The procession enters; it falls to Nicol Stephen to warm up the rather tepid crowd. In 1999, he says, the first assembly of Scottish parliamentarians in almost 300 years met in this very hall: “I remember well how I walked through those same doors, flanked by none other than David Steel and Jim Wallace,” he croons.

The crowd coos and sighs.

Nick Clegg rises to deliver his statement first, and – But, how can it be? It’s David Cameron! Guards! Guards! It’s an imposter. No, wait, it’s alright, it really is Nick Clegg, but my goodness, isn’t he shiny. Mothers up and down the country will swoon – he’s definitely a knockout with the grandmothers, some of whose heads are already lolling gently on granddads’ shoulders.

Think of your favourite uncle: that’s Nick Clegg, his ready smile breaking through whenever he stumbles over a word, his demeanour earnest, his face so shiny.

He’s got a sugary treat for the electorate, promising to take the party “where the voters are, not where they should be.”

He talks about how frightened Britain is: of crime, politics, inequality and the modern world. We can beat it, he says. We can bring down class sizes, clean up the streets, “temper, manage and control the pace of globalisation,” and give the far right a bloody nose for good measure.

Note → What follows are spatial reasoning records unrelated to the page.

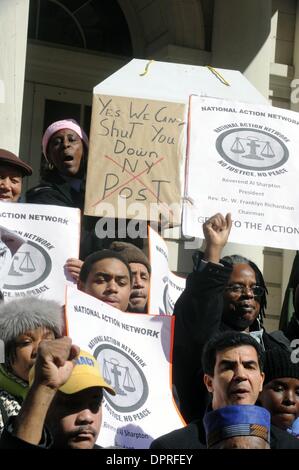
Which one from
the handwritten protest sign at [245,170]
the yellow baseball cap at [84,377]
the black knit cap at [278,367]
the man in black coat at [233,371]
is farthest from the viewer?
the handwritten protest sign at [245,170]

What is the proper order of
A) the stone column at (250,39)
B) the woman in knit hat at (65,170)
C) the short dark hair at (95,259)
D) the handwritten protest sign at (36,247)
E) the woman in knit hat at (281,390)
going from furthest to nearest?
the stone column at (250,39)
the woman in knit hat at (65,170)
the handwritten protest sign at (36,247)
the short dark hair at (95,259)
the woman in knit hat at (281,390)

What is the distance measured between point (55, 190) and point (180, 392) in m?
1.72

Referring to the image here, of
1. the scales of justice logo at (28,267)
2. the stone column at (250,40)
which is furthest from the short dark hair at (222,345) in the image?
the stone column at (250,40)

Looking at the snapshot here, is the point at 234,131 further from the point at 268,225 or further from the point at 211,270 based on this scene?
the point at 211,270

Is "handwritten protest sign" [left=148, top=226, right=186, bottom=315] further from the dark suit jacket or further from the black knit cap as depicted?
the dark suit jacket

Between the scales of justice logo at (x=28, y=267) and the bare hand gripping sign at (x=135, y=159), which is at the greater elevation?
the bare hand gripping sign at (x=135, y=159)

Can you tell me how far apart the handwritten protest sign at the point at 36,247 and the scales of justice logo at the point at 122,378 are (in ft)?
2.38

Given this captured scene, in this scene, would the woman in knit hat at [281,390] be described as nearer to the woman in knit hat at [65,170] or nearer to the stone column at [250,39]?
the woman in knit hat at [65,170]

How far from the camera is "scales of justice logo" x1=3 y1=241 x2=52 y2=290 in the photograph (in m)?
7.76

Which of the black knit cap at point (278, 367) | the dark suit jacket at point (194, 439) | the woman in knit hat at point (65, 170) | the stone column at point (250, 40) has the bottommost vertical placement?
the dark suit jacket at point (194, 439)

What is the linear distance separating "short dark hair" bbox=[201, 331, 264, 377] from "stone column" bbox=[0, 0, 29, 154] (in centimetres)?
291

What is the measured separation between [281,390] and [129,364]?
844mm

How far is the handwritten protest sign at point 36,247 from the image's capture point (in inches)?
305

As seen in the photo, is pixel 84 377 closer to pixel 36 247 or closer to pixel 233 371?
pixel 233 371
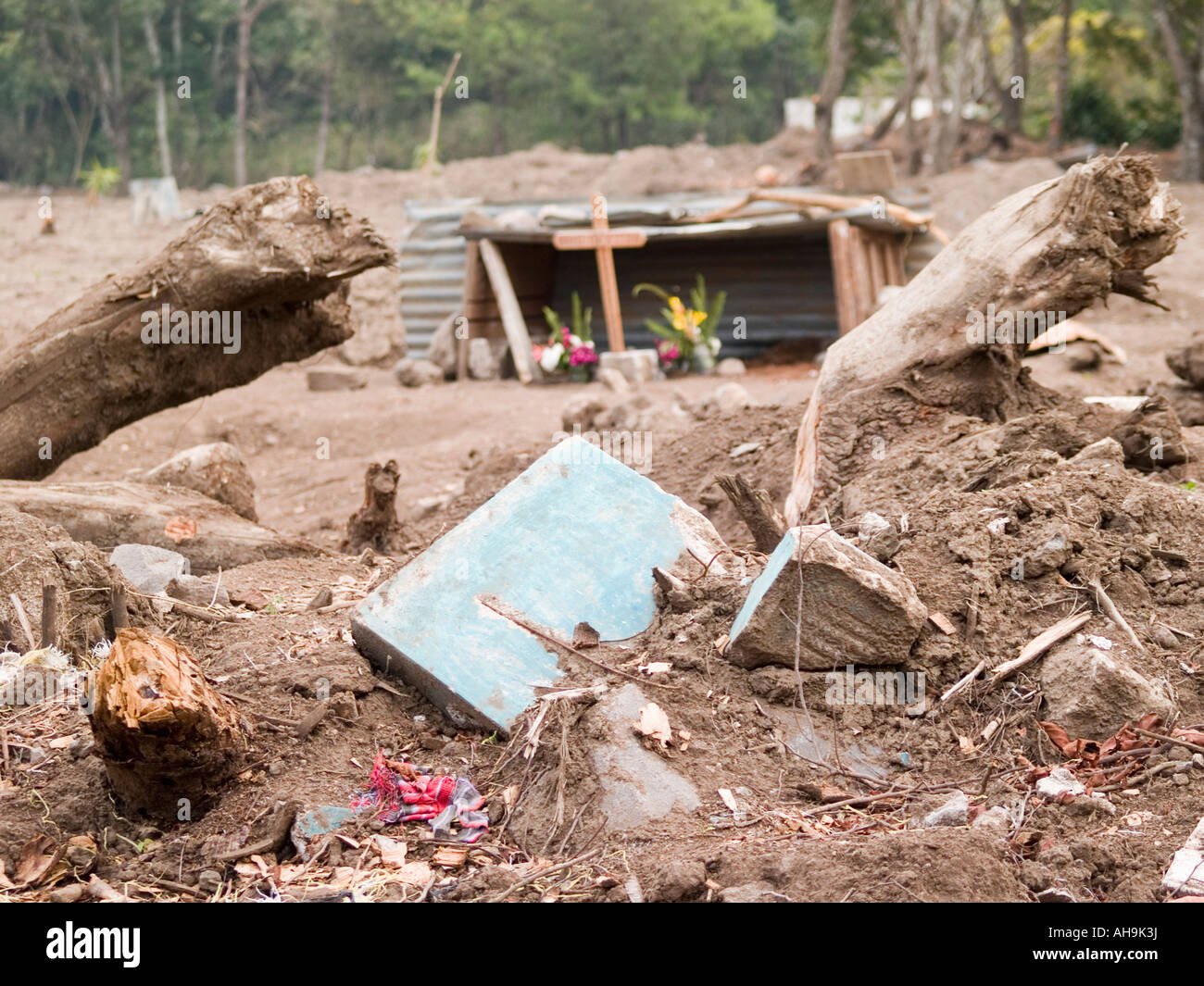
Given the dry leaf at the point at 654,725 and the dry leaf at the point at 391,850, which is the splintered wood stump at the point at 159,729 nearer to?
the dry leaf at the point at 391,850

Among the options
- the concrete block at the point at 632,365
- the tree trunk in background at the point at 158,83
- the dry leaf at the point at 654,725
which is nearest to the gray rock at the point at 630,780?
the dry leaf at the point at 654,725

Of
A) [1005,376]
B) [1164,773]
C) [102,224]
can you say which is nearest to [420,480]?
[1005,376]

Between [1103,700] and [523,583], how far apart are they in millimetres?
1642

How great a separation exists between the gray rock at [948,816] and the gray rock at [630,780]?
0.55 metres

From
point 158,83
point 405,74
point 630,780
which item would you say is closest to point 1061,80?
point 405,74

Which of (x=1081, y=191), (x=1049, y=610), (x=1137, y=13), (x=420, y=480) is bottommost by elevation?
(x=420, y=480)

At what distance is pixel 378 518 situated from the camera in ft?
19.7

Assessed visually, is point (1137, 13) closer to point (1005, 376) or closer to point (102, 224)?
point (102, 224)

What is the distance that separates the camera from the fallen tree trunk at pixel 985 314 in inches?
201

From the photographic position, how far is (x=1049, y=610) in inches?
143

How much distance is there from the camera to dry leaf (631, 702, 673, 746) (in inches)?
125

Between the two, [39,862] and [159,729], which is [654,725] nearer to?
[159,729]
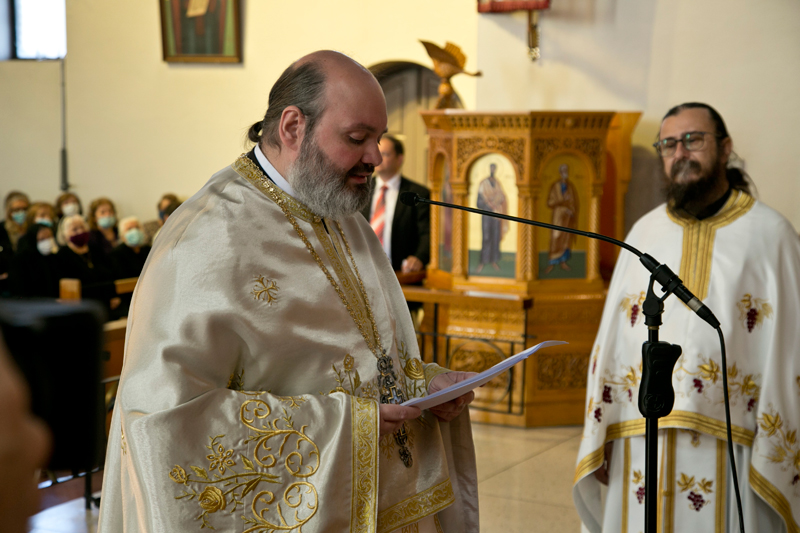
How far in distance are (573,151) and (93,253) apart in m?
4.96

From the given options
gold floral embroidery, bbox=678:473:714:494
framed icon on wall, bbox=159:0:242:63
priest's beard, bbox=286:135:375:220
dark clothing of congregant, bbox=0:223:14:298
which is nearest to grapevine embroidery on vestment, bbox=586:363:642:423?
gold floral embroidery, bbox=678:473:714:494

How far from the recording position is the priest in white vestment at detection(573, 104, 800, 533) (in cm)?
277

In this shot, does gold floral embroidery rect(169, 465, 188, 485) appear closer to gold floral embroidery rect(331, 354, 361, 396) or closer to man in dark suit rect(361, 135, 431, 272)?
gold floral embroidery rect(331, 354, 361, 396)

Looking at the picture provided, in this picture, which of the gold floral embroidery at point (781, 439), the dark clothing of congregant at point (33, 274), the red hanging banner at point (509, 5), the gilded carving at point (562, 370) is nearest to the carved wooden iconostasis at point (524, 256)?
the gilded carving at point (562, 370)

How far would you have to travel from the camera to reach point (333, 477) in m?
1.75

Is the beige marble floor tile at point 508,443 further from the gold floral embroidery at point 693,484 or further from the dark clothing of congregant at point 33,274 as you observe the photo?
the dark clothing of congregant at point 33,274

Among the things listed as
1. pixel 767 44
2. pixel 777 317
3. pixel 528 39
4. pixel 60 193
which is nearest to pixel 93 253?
pixel 60 193

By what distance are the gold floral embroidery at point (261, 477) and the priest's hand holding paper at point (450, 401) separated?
44cm

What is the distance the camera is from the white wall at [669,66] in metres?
6.11

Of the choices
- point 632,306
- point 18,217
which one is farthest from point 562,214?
point 18,217

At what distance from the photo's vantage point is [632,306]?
304 centimetres

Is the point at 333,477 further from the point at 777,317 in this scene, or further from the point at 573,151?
the point at 573,151

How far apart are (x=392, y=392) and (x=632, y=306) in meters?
1.38

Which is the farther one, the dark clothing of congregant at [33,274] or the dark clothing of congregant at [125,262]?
the dark clothing of congregant at [125,262]
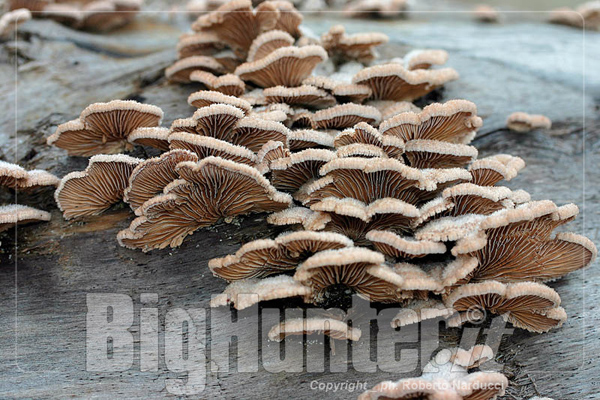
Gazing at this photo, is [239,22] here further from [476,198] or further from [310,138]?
[476,198]

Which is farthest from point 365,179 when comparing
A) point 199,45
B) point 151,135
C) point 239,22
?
point 199,45

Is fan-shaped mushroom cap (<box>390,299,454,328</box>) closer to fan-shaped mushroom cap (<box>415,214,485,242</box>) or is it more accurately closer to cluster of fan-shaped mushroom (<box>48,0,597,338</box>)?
cluster of fan-shaped mushroom (<box>48,0,597,338</box>)

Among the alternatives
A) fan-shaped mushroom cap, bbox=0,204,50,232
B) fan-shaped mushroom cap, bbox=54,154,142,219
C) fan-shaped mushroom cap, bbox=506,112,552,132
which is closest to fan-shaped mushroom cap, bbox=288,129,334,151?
fan-shaped mushroom cap, bbox=54,154,142,219

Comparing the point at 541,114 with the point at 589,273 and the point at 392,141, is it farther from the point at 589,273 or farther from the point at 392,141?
the point at 392,141

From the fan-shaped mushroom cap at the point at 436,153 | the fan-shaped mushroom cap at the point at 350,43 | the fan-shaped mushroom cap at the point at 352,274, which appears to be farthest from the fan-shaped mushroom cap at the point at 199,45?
the fan-shaped mushroom cap at the point at 352,274

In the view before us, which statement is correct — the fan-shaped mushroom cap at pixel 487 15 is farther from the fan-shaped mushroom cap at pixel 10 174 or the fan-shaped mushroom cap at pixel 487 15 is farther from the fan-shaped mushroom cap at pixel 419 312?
the fan-shaped mushroom cap at pixel 10 174

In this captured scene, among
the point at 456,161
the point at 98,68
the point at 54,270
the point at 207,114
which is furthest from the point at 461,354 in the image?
the point at 98,68
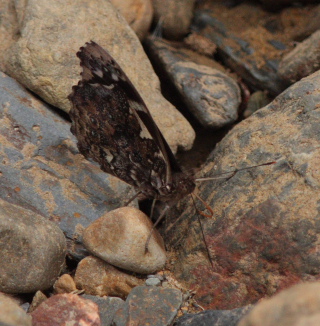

Building to a crescendo, in the most gravelly voice he can muster, he thunders: “We can make this a liberal country forever.”

Chris Huhne rises, and already the tone is different. True, he cracks jokes – and given that they might take him seriously, in front of this crowd it takes guts to quip: “It seems the Liberal Democrats do best in the polls when there’s no leader at all.”

He is, however, ready to tell people off; not just Gordon Brown over Trident, or Northern Rock board for being rubbish, but also his own party for sitting on its laurels.

He assures his audience that he isn’t a professional politician, but a businessman in politics. He recalls past leadership in the forms of Lloyd George and Asquith – a drinker and a geriatric whose reputations are apparently more intact than Kennedy’s and Campbell’s.

He remembers that democracy is, as Churchill put it, the comfort of knowing that when the doorbell rings at six in the morning, it’s only the milkman. He says that as a father, he knows what it means to hand down the legacy of a clean environment to the next generation.

And in a voice barely above a whisper, he tells Britain’s smallest political party they stand for a fairer society, and can still win.

This must be why Scotland wants Chris Huhne – because when it really hurts, you want your dad to make it better, not your flash favourite uncle.

The sword-wielding toddler certainly feels that way; as the question and answer session draws to a close, he leaps into Nicol Stephen’s lap, and his dad gives him a kiss and a cuddle.

But he’s still got the knife – and he knows how to use it.